In one of the first elections I was able to vote, D.C. citizens voted on whether to legalize marijuana. A majority of us voted to legalize marijuana, but Congress voted to override this decision. Now, although technically legal, we cannot buy or sell marijuana. Congress’s ability to intervene with D.C. laws and our budget is unique to the district; it does not have this right in any other place in the U.S. Marijuana may not seem like an important issue, but Congress intervenes with gun laws, abortion laws, and other laws that are vital for the health and safety of my family, friends, and fellow D.C. residents. We don’t have a voice when it comes to vital issues such as education and health care policy. We pay federal taxes, yet we do not have a say in Congress.
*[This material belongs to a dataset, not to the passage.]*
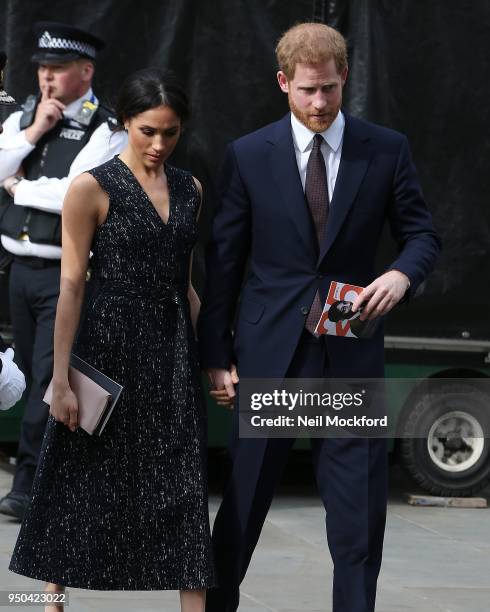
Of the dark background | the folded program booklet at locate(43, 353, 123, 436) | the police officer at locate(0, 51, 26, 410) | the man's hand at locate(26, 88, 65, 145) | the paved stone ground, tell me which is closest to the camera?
the police officer at locate(0, 51, 26, 410)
Why should the outcomes of these decisions be inaccessible to us as citizens?
The New Columbia Statehood Commission, created in 2014, stated their “4 steps to D.C. Statehood.” The first step was to write a constitution for this new state. The second was to hold a referendum for statehood. The third was the vote on this referendum, which we did in the November 2016 election. The last step was to deliver these results, as well as the new constitution, to Congress and the President who would, on seeing these credentials, make D.C. a state.
These steps seem idealistic and improbable, but in the ideal U.S. democracy, these four steps should be enough to ensure D.C.’s path to statehood. In fact, according to the New Columbia Statehood Commission, these exact steps have worked before in making Michigan, Iowa, California, Oregon, Kansas, and Alaska states, so why not D.C.?
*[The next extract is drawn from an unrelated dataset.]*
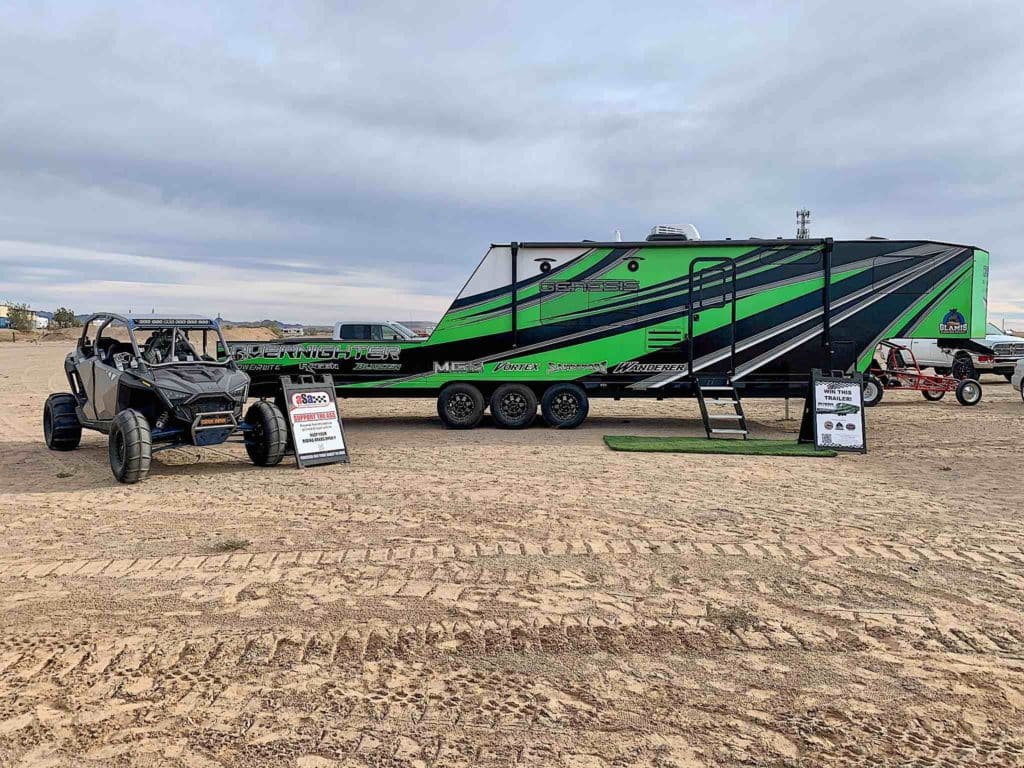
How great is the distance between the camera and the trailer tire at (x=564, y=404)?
517 inches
According to The New York Times, 85.8% of D.C. citizens voted “Yes” to statehood in the referendum. In a reliable democracy, this majority vote should have resulted in D.C. becoming a state. Instead, Congress ignored this referendum.
The new administration has only contributed to the ignorance surrounding D.C. statehood by shutting down conversation about it. In a 2016 interview with The Washington Post editorial board, President Trump stated that he thinks “statehood is a tough thing for D.C… I don’t have a position on it yet.” When questioned further, he stated, “I don’t see statehood for D.C.”
DC Statehood is often seen solely as a Democratic matter. Why is this the case? D.C. statehood is a bipartisan issue. This issue is fundamental to democracy, a concept that both parties should be able to get behind. Both Republicans and Democrats want representation in government, so D.C.’s desire for these same rights should not seem so revolutionary.
In my view, the reason for the dispute is due to three main factors. The first is the fact that many people simply do not know about D.C.’s lack of representation. During my freshman year at Georgetown, I tried to explain to my VCW floor why D.C. needs statehood. Almost none of them had heard of the issue previously, and they did not see it as a pressing matter. Absence of knowledge about this issue makes it seem less important and pressing than it is.
The second factor is apathy. People do not care as much about an issue that only affects a small population of U.S. citizens. Many U.S. citizens have never even met a person from D.C. Without this level of personal connection and relation, D.C.’s lack of statehood can seem irrelevant. D.C.’s lack of representation affects many issues that people do care about, though, from gun laws to abortion rights. If D.C. is given representation, they will be able to vote on and implement the laws they care about, from needle drive programs to abortion laws to marijuana legalization. Once people understand the breadth of the issue, it will become easier to understand how necessary statehood is.
The last factor is that some claim making D.C. a state will necessitate violating the constitution. The constitution calls for a federal district to function as the capital of the United States, rather than a specific state in order to refrain from any one state having any sort of power over the federal government. But this was decided when D.C. and the United States were much less developed and had significantly smaller populations. D.C.’s population has grown to a size larger than that of both Vermont and Wyoming and is still growing, making it even more imperative that Congress support these American citizens who lack basic voting rights.
In order to achieve D.C. statehood, more people need to understand and support the issue, and Republicans and Democrats need to work together to uphold the integrity of U.S. democracy.